Ross Cochrane, Head Chef at the Prince Charles Restaurant, Rothesay Rooms in Ballater
I was delighted to receive a HIT Scotland craft scholarship for winning North East of Scotland Chef of the Year. The competition requires you to prepare and cook three courses which are on the menu at your own establishment, using North East of Scotland produce, in season, and sourced from local suppliers, and it was fantastic to win this.

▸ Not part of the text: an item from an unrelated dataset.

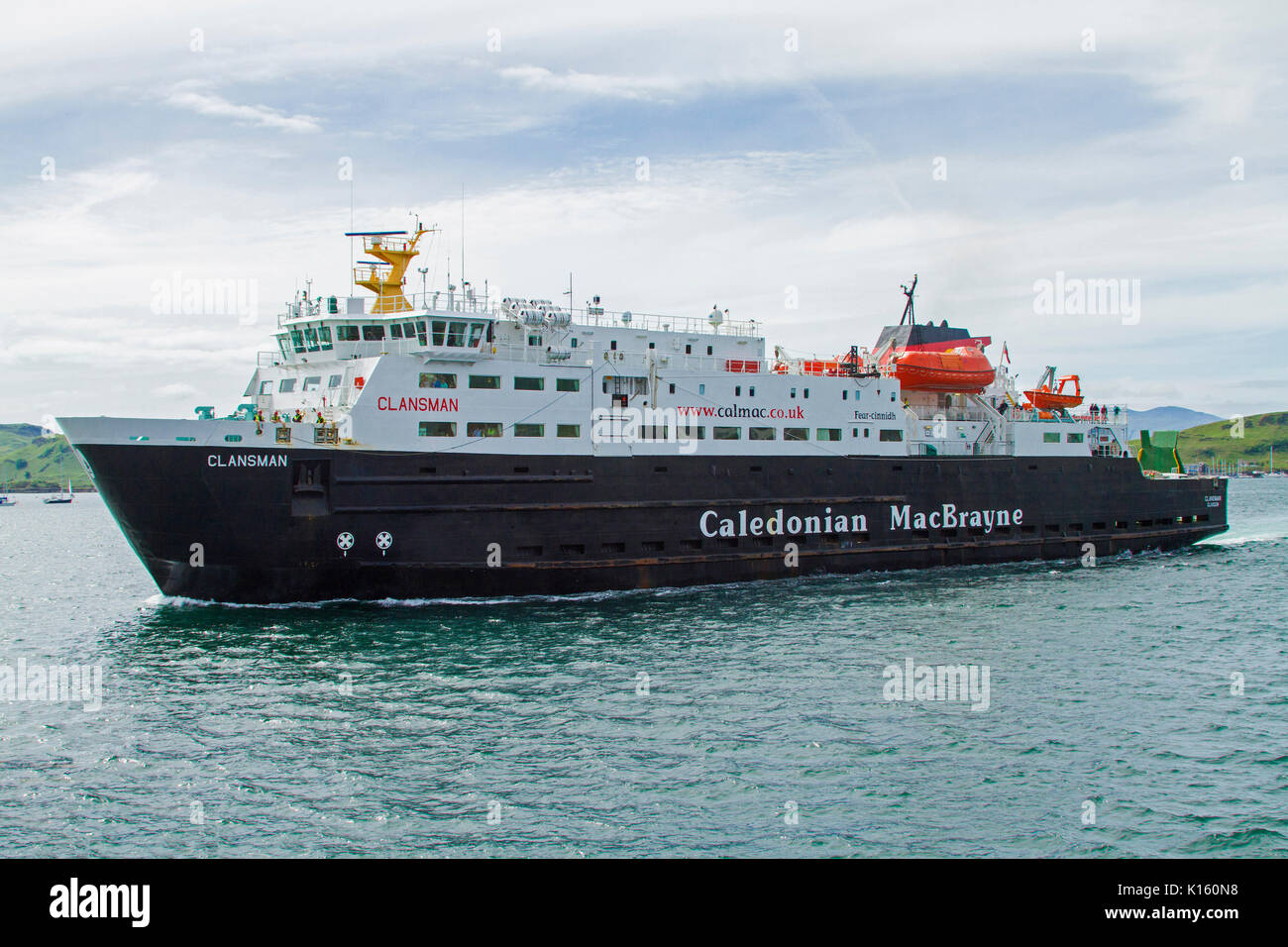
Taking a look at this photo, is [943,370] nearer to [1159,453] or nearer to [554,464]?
[1159,453]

I’ve been cooking for 14 years, and have worked with some fantastic chefs. I started my career in Aberdeen, then spent some time working under a London chef who encouraged me to head south, where I spent a few months working for Gordon Ramsay. With a young family back in Aberdeen, I felt I wanted to continue my career in Scotland, so returned to climb the Aberdeen chef ladder. I spent some time working in St Andrews with Masterchef finalist Scott Davies, who know heads up the award winning Three Chimneys in Skye, and then became Head Chef at the Palm Court Hotel, where I won the North East of Scotland Chef of the Year competition.
For my scholarship, I asked if I could spend a week at Tom Kerridge’s Hand and Flowers gastro pub in Marlow, the only UK pub to be awarded two stars in the Michelin guide. I’ve followed Tom’s food style for many years, and it would give me the opportunity to see another fantastic chef in action, see how they put together menus, and what makes them special enough to gain 2 Michelin stars.
It was an eye opening experience for me, and I learned a lot of new and different techniques which I plan to use in my own cooking. The attention to detail and the passion that goes into a 2 Michelin star kitchen was something I’ll never forget.
Working with top class chefs has been a great inspiration for me, and no matter how long you’ve been a chef, you should be continually learning and updating your skills, to help the kitchen you work in be the best it can be. In September I became Head Chef at the Rothesay Rooms in Ballater, owned by Prince Charles, so I hope to take all I have learned over the years into this new role, and encourage those working for me to show their potential and become great chefs.
I’d definitely recommend a HIT craft scholarship, as you learn so much, and these experiences help grow a chef’s passion and commitment to the industry. So get applying!